Segmen pasar menengah-atas dinilai tidak terlalu terdampak kondisi perekonomian sehingga potensi pertumbuhan penjualan MAPI masih terbuka pada semester II-2018.
Kinerja positif juga dibukukan emiten ritel yang menyasar pasar konsumen di daerah, yakni PT Ramayana Lestari Sentosa Tbk (RALS). Sejak awal 2018, harga saham RALS naik 16,67 persen. Penjualan Ramayana tumbuh 3,9 persen pada semester I-2018, dengan kontribusi terbesar dari produk busana.
Lucky menilai, saham dari emiten ritel produk konsumsi masih memiliki ruang untuk tumbuh hingga 3 persen sampai dengan akhir 2018. Ruang pertumbuhan yang tidak terlalu besar itu, menurut Lucky, menandakan kondisi perekonomian tidak akan mengalami perubahan yang signifikan hingga akhir tahun ini.
“Saham dari emiten-emiten ritel masih memiliki ruang untuk tumbuh. Akan tetapi, pasar harus menyadari bahwa harga saat ini sudah tinggi dan mencapai batas optimum sehingga hanya menyisakan ruang yang sempit untuk tumbuh,” kata Lucky.
Hal berbeda terjadi pada pergerakan saham dari emiten grup Lippo, PT Matahari Putra Prima Tbk (MPPA) yang sepanjang tahun ini merosot hingga 42,04 persen. Perusahaan ini sempat agresif melebarkan sayap bisnis, sehingga harga sahamnya mencapai Rp 525 per lembar. Namun, pada perdagangan kemarin, harga saham MPPA ditutup pada posisi Rp 262 per lembar.

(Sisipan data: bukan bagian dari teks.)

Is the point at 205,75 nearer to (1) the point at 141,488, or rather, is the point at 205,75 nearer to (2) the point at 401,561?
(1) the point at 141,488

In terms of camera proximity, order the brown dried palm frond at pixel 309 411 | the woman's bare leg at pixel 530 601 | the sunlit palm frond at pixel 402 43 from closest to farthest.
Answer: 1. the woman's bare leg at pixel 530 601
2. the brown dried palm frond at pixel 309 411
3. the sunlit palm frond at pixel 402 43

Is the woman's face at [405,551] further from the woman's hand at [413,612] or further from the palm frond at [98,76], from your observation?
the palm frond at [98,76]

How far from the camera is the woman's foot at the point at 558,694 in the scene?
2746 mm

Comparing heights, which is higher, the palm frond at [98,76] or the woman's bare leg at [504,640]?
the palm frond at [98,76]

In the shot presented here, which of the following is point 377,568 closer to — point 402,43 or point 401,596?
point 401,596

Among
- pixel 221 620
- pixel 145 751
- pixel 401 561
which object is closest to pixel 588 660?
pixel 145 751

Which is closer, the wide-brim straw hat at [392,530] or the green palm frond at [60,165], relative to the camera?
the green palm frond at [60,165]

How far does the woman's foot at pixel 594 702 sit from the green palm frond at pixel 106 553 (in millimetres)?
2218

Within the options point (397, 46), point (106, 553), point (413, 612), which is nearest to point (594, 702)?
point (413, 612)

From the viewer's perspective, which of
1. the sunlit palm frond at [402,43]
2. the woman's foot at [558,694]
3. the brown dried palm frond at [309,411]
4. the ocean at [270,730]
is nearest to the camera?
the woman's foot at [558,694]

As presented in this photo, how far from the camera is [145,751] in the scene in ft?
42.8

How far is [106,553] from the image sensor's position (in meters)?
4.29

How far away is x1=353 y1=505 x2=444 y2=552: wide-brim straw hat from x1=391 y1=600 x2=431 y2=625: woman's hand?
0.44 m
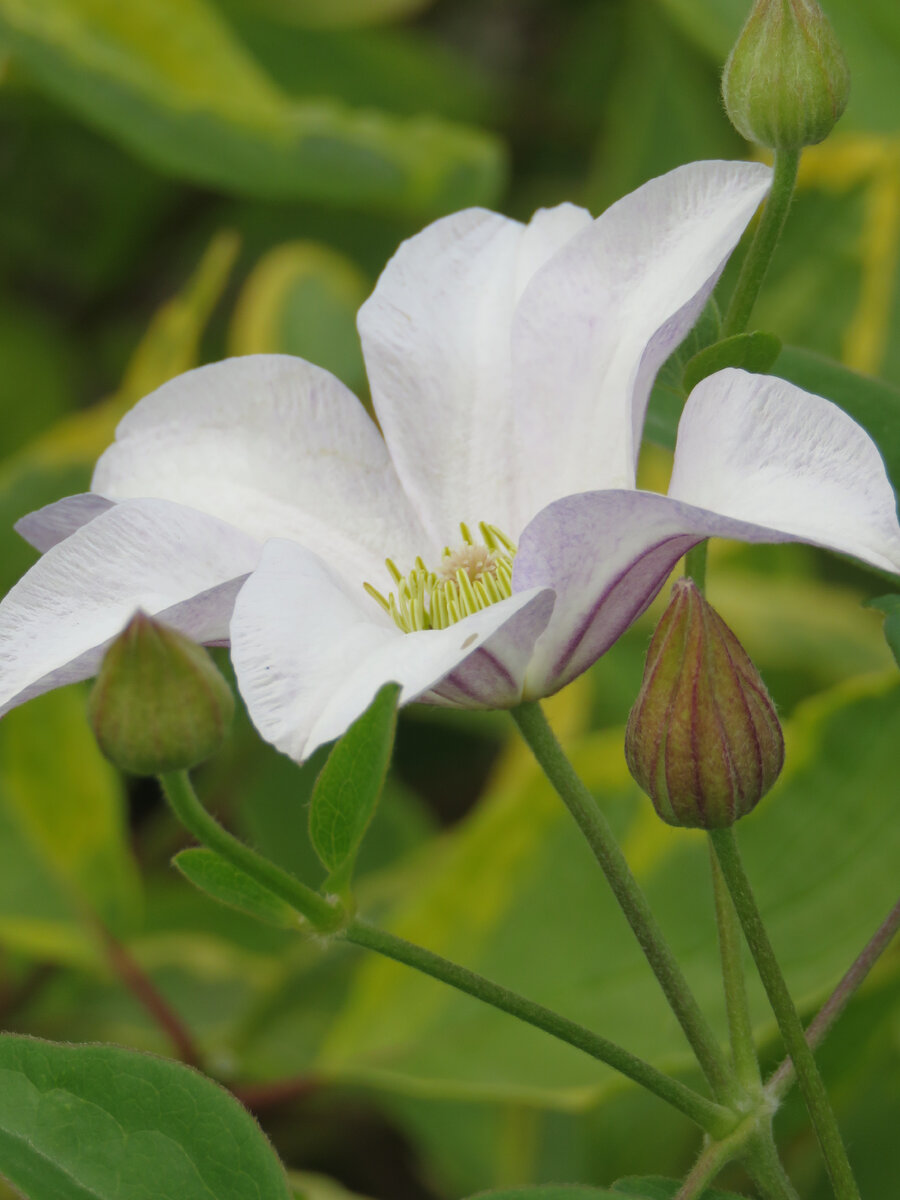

Analis Indovest Semesta Sekuritas, Aditya Perdana Putra, mengatakan, hampir seluruh emiten Grup Lippo, termasuk MPPA mengalami penurunan kinerja pada 2017.
Dorong belanja
Keberhasilan kinerja perusahaan sektor ritel dan konsumsi pada triwulan II-2018 dinilai sulit bertahan hingga akhir tahun. Oleh sebab itu, kebijakan pemerintah dalam mendorong belanja masyarakat menjadi penentunya.
Pengajar Ilmu Ekonomi Fakultas Ekonomi dan Bisnis Universitas Indonesia Jakarta, Lana Soelistianingsih, memperkirakan, pertumbuhan harga saham di sektor ritel dan konsumsi akan stagnan. "Laporan indeks konsumsi triwulan II-2018 mengesankan, tetapi kondisi ini tidak akan bertahan hingga akhir tahun," ujarnya.
Menurut Lana, kondisi triwulan II-2018 didukung faktor kebijakan pemerintah, seperti penyaluran tunjangan hari raya dan dana kesejahteraan. Namun, berbagai kebijakan itu dinilai hanya berdampak sementara.
Dari sisi pelaku, Lana berpendapat, reaksi perusahaan terhadap pelemahan rupiah akan diperhatikan investor.
"Jika perusahaan menaikkan harga jual produk, akan berisiko bagi daya beli masyarakat. Jika harga dipertahankan, ada kenaikan penjualan tetapi disertai kenaikan modal produksi yang tercantum dalam laporan kinerjanya," tuturnya.